Im Text über Suchtkranke im Lockdown steht im ersten Satz vor dem Doppelpunkt eine Aufzählung. Schreibe alle dort genannten Begriffe heraus.

> [Vorliegender Auszug]
+-------+

Wesel. Einsamkeit, Langeweile und hohe Belastung: Viele Suchtkranke sind gefährdet. Die Fachleute in Wesel hören sich ihre Sorgen täglich an

Lockdown, das ist für manche Suchtkranke besonders hart. Sie leiden unter der Einsamkeit und dem Druck. "Auf Belastung reagieren etliche mit dem Wunsch, die negativen Gefühle für eine Zeit zu betäuben", erläutert Martin Peukert von der Weseler Drogenhilfe. Manche ihrer Klienten waren auf einem guten Weg, haben zum Teil Arbeit gefunden - Minijobs, die dem Leben eine Struktur geben. Sie haben ihre Stelle nun verloren, sind wieder auf sich gestellt. Allein mit sich und der Angst.

"Substituierte mit Voererkrankungen wissen, dass das Coronavirus für sie lebensgefährlich ist", erläutert Peukert: Die Chronisch Obstruktive Lungenerkrankung, die unter anderem durch das Rauchen von Heroin verursacht wird, macht sie besonders verletzlich in der Pandemie. "Aus Angst vor Ansteckung gehen sie nicht mehr vor die Tür. Besonders die Feiertage, die ohnehin mit Erinnerungen verbunden sind, und die Zeit zwischen den Jahren waren da sehr schwierig." Viele Suchtkranke hatten keine harmonische Kindheit, entsprechend negativ sind solche Erinnerungen an Weihnachten. Corona und der Lockdown können Lebenskrisen auslösen.

Sorge, dass das Geld für die Droge fehlt - oder auch die Droge selbst

Neben der Angst um die Gesundheit gibt es auch die Furcht, nicht mehr an Drogen heranzukommen. Einige betteln in der Fußgängerzone, um ihre Sucht zu finanzieren. Derzeit ist das aussichtslos, die Fußgängerzone ist leer. "Es gab auch die Sorge, dass der Drogenhandel zusammenbricht", so Peukert. Dass die Droge, von der sie abhängig sind, einfach nicht mehr zu haben wäre. Das allerdings ist nicht geschehen, "es ist alles noch verfügbar".

+-------+

> [Extrahierte Daten]
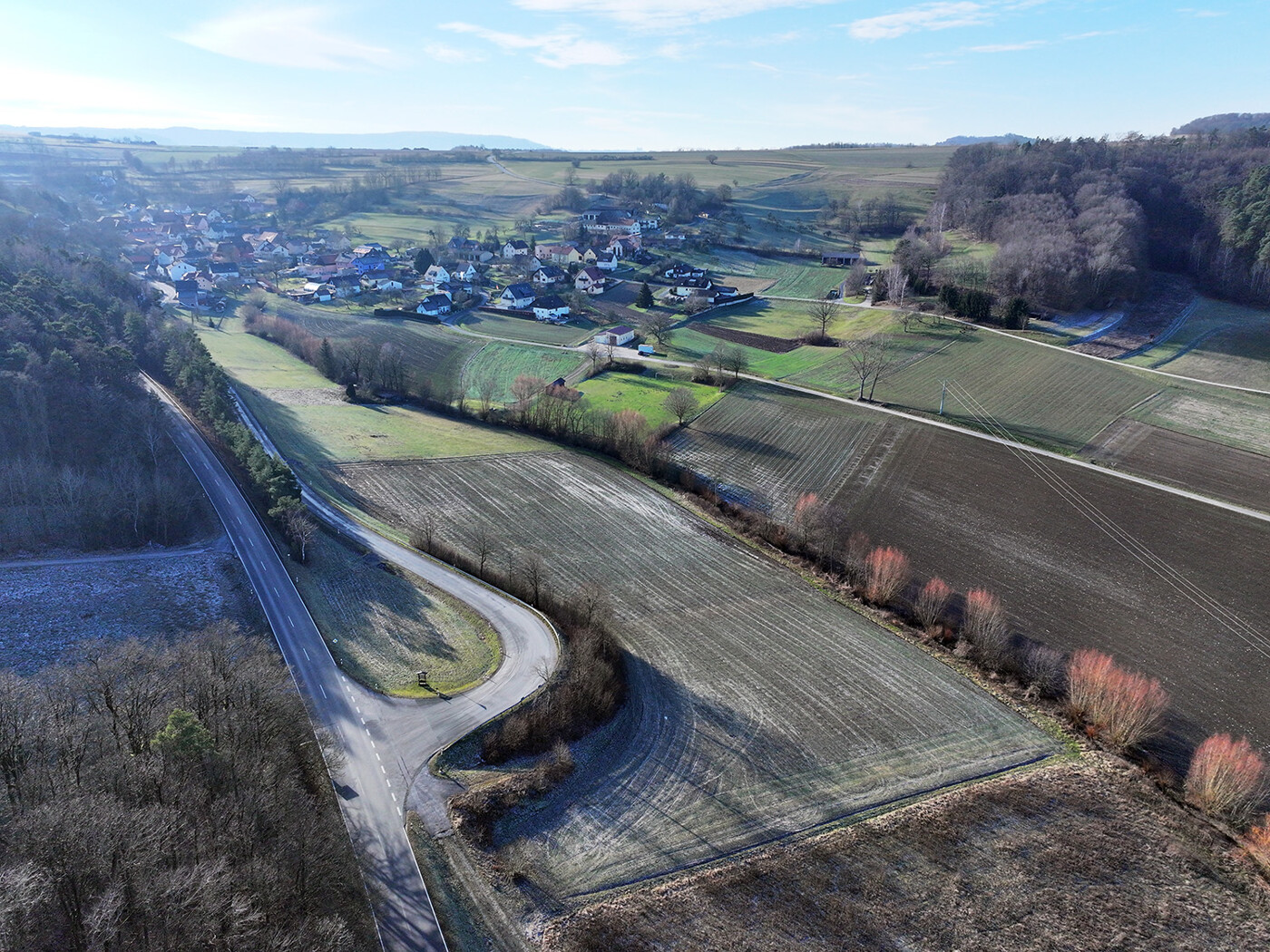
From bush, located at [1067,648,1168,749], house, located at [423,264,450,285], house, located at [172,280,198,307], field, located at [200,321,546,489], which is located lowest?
bush, located at [1067,648,1168,749]

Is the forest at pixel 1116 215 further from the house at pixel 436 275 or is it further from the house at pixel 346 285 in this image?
the house at pixel 346 285

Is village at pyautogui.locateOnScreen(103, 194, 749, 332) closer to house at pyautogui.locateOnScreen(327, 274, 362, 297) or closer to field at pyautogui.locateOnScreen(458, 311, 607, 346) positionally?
house at pyautogui.locateOnScreen(327, 274, 362, 297)

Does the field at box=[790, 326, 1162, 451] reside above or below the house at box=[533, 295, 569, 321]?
below

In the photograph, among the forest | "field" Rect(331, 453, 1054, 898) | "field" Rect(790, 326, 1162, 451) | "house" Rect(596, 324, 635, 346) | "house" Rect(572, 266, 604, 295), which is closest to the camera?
"field" Rect(331, 453, 1054, 898)

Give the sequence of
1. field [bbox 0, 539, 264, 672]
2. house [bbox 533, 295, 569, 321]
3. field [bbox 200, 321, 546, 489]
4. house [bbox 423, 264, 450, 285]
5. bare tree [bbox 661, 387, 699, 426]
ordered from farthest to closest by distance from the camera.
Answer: house [bbox 423, 264, 450, 285], house [bbox 533, 295, 569, 321], bare tree [bbox 661, 387, 699, 426], field [bbox 200, 321, 546, 489], field [bbox 0, 539, 264, 672]

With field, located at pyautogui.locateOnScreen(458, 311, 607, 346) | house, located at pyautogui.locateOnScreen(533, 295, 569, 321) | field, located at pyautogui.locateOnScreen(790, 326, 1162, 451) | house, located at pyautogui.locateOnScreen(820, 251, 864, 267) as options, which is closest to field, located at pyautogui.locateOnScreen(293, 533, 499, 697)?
field, located at pyautogui.locateOnScreen(790, 326, 1162, 451)

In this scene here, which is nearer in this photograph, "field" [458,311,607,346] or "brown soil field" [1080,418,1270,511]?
"brown soil field" [1080,418,1270,511]

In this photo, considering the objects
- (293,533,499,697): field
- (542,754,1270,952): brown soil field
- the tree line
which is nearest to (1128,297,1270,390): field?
(542,754,1270,952): brown soil field
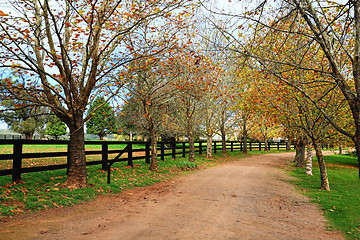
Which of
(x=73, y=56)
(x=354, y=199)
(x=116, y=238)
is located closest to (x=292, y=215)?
(x=354, y=199)

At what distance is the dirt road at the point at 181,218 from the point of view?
4297 mm

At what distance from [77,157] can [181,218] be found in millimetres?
4175

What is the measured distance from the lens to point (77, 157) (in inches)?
297

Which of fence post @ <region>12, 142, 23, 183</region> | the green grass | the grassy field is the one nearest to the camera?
the green grass

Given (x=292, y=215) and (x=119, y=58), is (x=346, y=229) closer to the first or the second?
(x=292, y=215)

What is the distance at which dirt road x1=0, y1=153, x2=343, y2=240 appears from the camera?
430 cm

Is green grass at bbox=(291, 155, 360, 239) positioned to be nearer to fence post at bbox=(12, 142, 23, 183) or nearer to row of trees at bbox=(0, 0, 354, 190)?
row of trees at bbox=(0, 0, 354, 190)

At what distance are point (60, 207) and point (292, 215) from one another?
5816 mm

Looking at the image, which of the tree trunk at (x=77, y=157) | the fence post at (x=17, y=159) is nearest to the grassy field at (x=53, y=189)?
the fence post at (x=17, y=159)

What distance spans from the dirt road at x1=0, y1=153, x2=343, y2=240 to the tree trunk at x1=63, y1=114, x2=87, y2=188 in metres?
1.18

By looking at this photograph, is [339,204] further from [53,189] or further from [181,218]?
[53,189]

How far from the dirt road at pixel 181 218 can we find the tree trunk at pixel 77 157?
3.88ft

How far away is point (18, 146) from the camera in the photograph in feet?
22.1

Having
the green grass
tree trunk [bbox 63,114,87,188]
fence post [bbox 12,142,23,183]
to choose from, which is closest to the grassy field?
fence post [bbox 12,142,23,183]
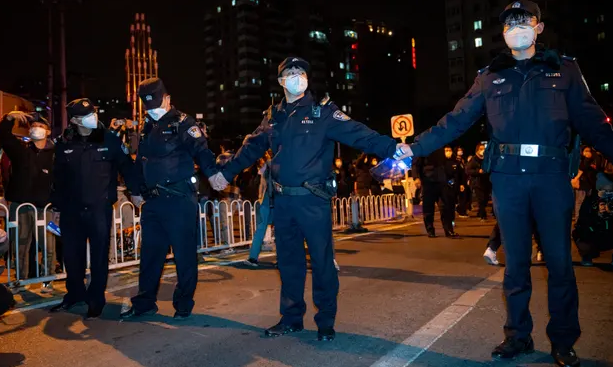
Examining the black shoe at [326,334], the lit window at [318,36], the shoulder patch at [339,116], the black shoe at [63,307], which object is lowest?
the black shoe at [326,334]

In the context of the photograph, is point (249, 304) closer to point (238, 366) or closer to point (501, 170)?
point (238, 366)

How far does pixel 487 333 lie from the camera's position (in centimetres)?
431

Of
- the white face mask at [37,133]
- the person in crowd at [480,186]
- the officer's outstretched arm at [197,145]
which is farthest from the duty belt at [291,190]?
the person in crowd at [480,186]

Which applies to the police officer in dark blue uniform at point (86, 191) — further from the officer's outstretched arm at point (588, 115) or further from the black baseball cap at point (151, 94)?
the officer's outstretched arm at point (588, 115)

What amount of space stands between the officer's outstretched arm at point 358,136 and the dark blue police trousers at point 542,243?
0.92 m

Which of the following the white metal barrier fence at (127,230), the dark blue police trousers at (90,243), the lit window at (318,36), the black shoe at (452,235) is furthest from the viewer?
the lit window at (318,36)

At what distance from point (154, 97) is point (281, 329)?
7.91ft

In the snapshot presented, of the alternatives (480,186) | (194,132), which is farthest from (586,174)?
(194,132)

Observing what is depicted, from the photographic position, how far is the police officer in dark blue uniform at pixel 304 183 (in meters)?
4.43

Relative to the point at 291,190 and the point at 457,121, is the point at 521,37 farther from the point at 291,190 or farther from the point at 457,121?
the point at 291,190

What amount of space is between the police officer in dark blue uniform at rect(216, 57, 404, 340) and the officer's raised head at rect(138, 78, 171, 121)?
122 centimetres

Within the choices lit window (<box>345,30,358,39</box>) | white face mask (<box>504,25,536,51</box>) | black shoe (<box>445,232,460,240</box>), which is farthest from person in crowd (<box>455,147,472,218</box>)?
lit window (<box>345,30,358,39</box>)

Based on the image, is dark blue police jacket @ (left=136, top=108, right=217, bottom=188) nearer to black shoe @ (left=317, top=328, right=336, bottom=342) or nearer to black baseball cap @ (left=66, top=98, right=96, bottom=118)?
black baseball cap @ (left=66, top=98, right=96, bottom=118)

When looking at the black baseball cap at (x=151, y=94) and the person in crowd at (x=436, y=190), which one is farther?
the person in crowd at (x=436, y=190)
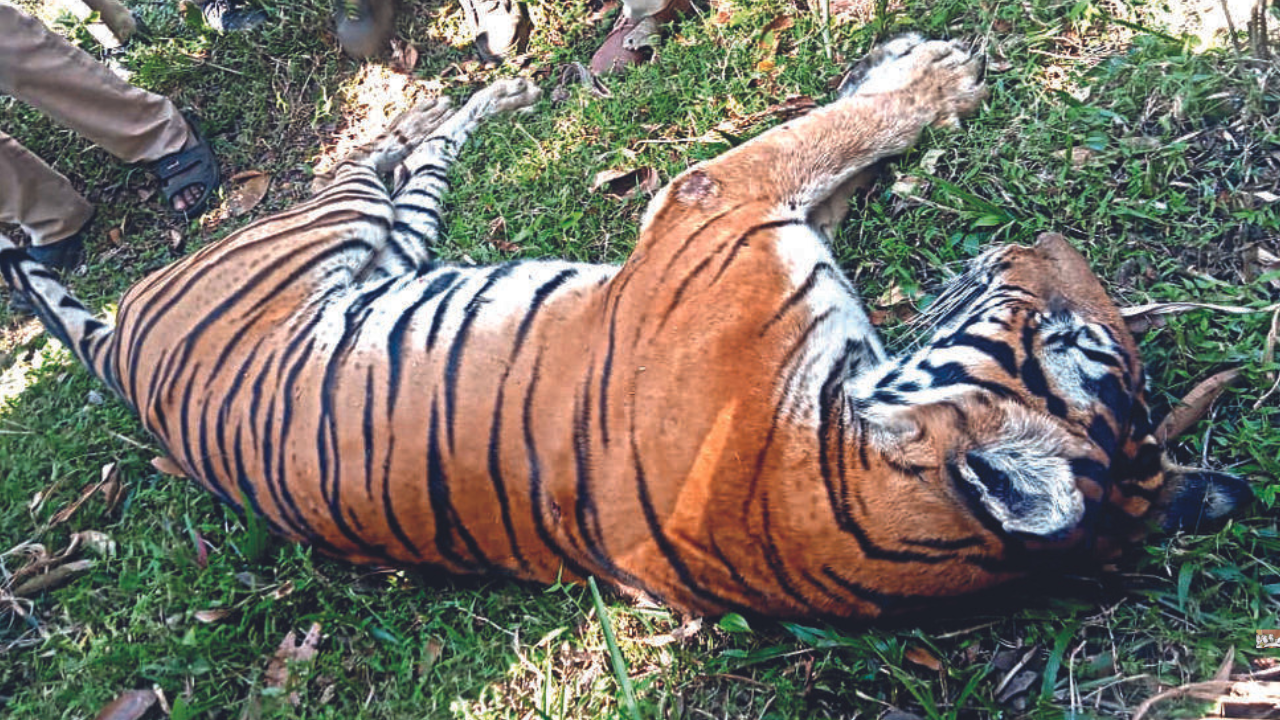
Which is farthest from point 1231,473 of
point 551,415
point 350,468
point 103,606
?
point 103,606

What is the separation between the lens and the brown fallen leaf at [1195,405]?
268cm

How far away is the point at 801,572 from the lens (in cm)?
250

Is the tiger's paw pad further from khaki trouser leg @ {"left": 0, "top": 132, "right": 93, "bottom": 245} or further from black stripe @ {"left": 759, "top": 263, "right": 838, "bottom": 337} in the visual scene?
khaki trouser leg @ {"left": 0, "top": 132, "right": 93, "bottom": 245}

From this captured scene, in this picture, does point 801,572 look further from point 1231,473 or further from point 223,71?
point 223,71

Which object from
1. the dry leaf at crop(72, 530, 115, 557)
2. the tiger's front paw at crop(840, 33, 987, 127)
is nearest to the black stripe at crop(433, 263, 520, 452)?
the tiger's front paw at crop(840, 33, 987, 127)

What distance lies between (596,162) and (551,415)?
1480mm

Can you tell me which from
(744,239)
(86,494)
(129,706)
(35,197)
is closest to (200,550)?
(129,706)

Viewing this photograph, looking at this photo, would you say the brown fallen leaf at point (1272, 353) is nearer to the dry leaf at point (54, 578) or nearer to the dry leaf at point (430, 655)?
the dry leaf at point (430, 655)

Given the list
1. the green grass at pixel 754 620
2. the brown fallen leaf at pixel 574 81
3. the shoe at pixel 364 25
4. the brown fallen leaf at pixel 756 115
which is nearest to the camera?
the green grass at pixel 754 620

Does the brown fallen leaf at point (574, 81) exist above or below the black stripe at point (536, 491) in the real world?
above

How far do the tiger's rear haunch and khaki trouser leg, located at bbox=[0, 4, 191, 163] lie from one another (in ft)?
5.63

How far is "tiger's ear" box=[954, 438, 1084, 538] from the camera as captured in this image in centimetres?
221

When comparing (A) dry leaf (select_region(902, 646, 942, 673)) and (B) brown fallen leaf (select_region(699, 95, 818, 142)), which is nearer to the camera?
(A) dry leaf (select_region(902, 646, 942, 673))

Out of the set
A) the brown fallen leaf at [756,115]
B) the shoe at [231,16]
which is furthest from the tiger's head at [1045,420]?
the shoe at [231,16]
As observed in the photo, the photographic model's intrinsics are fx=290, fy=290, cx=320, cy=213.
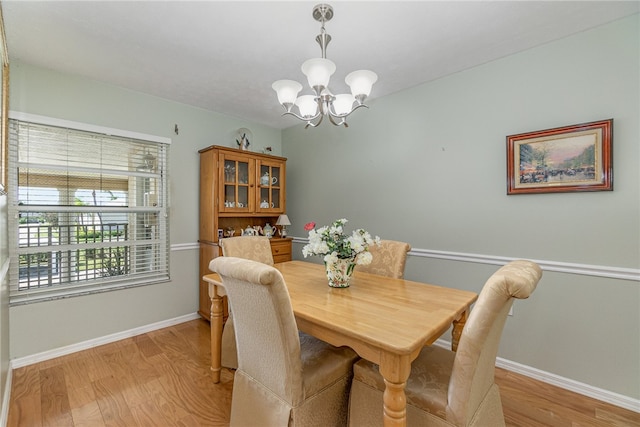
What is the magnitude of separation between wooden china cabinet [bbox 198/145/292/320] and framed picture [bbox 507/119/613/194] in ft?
8.08

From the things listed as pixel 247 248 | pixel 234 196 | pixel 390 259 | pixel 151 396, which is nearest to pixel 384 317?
pixel 390 259

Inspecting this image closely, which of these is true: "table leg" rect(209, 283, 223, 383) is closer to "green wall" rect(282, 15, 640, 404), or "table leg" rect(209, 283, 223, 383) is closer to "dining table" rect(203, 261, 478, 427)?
"dining table" rect(203, 261, 478, 427)

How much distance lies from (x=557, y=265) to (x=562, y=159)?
0.74 metres

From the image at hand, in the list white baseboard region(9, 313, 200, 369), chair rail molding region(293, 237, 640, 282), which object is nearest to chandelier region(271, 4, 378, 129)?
chair rail molding region(293, 237, 640, 282)

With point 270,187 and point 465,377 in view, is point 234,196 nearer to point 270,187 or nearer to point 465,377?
point 270,187

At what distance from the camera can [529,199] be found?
2139mm

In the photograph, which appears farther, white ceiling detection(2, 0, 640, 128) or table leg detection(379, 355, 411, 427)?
white ceiling detection(2, 0, 640, 128)

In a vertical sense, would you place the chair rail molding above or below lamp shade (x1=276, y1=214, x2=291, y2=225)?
below

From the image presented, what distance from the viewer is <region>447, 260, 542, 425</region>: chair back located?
3.31 ft

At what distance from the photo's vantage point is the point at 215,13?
1730mm

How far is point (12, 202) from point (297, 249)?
272 cm

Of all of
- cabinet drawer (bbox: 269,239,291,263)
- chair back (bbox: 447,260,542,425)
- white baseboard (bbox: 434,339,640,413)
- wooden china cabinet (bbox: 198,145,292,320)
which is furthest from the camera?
cabinet drawer (bbox: 269,239,291,263)

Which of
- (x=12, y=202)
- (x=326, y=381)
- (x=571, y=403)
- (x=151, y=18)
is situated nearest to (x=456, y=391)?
(x=326, y=381)

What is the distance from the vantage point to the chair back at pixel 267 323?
1192mm
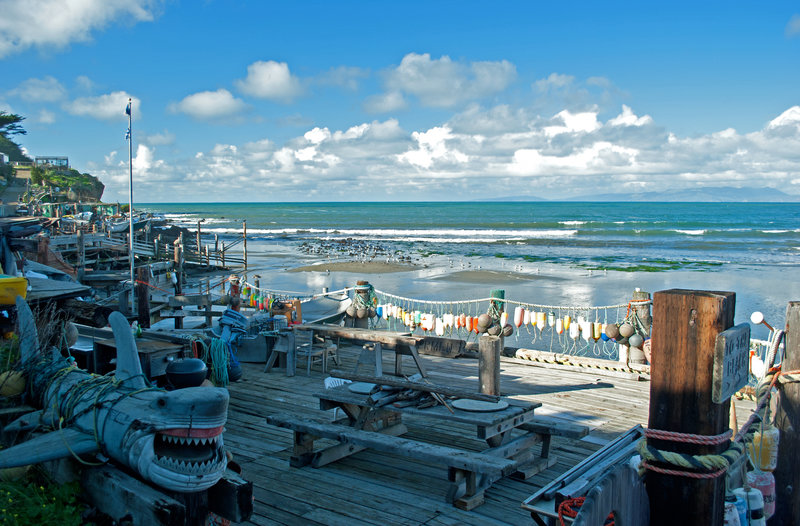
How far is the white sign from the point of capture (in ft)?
8.00

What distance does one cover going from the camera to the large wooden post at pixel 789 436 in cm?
432

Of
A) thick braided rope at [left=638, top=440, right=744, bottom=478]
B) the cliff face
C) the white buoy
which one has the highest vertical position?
the cliff face

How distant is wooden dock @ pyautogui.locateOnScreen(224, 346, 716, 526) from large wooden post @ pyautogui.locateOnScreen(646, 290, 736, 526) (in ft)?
8.17

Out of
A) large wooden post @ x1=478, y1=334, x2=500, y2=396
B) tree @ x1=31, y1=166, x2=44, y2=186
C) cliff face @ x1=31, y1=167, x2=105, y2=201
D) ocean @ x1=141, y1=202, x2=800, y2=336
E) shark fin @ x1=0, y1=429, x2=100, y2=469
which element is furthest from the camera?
cliff face @ x1=31, y1=167, x2=105, y2=201

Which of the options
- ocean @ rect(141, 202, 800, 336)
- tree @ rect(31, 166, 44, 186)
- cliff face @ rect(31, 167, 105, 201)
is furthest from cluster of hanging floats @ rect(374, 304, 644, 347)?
cliff face @ rect(31, 167, 105, 201)

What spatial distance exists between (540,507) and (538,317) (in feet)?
29.6

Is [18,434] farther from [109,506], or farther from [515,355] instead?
[515,355]

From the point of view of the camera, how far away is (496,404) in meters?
6.01

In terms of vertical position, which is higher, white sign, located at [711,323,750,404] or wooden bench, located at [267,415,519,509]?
white sign, located at [711,323,750,404]

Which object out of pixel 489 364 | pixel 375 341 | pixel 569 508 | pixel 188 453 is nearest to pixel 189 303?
pixel 375 341

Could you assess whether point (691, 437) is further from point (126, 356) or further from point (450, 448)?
point (126, 356)

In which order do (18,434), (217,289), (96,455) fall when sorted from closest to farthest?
(96,455) < (18,434) < (217,289)

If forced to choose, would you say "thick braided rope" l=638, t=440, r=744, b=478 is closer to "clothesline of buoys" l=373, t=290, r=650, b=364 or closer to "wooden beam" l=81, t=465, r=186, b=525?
"wooden beam" l=81, t=465, r=186, b=525

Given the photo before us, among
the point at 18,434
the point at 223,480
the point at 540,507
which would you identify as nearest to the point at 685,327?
the point at 540,507
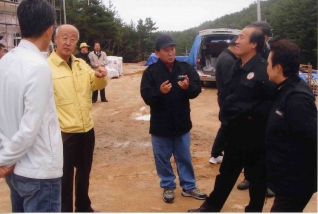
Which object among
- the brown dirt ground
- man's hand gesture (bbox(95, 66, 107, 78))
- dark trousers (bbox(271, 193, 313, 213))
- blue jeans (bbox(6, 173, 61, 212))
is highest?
man's hand gesture (bbox(95, 66, 107, 78))

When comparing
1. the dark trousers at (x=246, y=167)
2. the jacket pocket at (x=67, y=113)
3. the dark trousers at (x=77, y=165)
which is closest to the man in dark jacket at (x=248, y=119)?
Result: the dark trousers at (x=246, y=167)

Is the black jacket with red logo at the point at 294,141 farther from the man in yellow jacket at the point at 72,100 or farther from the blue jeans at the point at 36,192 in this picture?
the man in yellow jacket at the point at 72,100

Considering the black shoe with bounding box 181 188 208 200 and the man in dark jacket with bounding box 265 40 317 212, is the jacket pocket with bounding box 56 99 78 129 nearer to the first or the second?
the black shoe with bounding box 181 188 208 200

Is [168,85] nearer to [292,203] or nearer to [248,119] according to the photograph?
[248,119]

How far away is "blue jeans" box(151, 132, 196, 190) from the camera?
393 cm

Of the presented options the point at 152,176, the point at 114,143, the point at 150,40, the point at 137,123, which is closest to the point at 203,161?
the point at 152,176

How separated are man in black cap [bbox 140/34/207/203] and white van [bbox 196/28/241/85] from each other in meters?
8.78

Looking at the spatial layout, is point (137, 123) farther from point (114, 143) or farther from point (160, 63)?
point (160, 63)

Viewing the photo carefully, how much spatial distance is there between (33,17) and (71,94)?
49.2 inches

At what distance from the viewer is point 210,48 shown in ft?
44.8

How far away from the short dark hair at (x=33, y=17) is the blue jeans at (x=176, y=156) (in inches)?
85.4

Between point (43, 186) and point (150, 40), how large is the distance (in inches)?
1518

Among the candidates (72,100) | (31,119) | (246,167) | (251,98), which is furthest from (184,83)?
(31,119)

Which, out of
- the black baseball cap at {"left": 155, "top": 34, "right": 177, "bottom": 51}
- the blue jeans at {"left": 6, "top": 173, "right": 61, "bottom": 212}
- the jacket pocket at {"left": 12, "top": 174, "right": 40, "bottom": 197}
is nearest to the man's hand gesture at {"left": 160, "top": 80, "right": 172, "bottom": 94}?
the black baseball cap at {"left": 155, "top": 34, "right": 177, "bottom": 51}
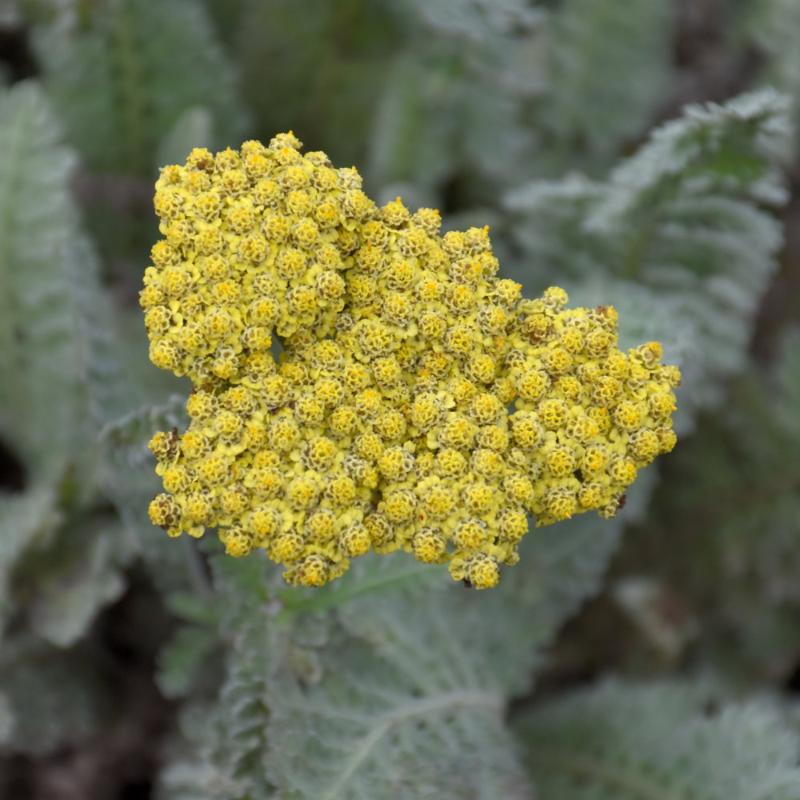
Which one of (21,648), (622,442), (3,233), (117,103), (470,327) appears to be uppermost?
(117,103)

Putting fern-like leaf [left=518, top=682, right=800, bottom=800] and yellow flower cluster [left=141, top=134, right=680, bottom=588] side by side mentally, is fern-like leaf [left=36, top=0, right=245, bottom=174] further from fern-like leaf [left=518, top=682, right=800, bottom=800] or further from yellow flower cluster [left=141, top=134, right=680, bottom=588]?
fern-like leaf [left=518, top=682, right=800, bottom=800]

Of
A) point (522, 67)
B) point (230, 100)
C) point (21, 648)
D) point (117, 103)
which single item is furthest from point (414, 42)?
point (21, 648)

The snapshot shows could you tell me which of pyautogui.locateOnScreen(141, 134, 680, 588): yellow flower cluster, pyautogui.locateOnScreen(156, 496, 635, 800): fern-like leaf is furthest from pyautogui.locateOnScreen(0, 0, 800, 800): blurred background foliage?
pyautogui.locateOnScreen(141, 134, 680, 588): yellow flower cluster

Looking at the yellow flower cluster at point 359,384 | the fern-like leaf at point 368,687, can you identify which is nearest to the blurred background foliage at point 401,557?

+-------+

> [Ergebnis der Übung] Einsamkeit, Langeweile, hohe Belastung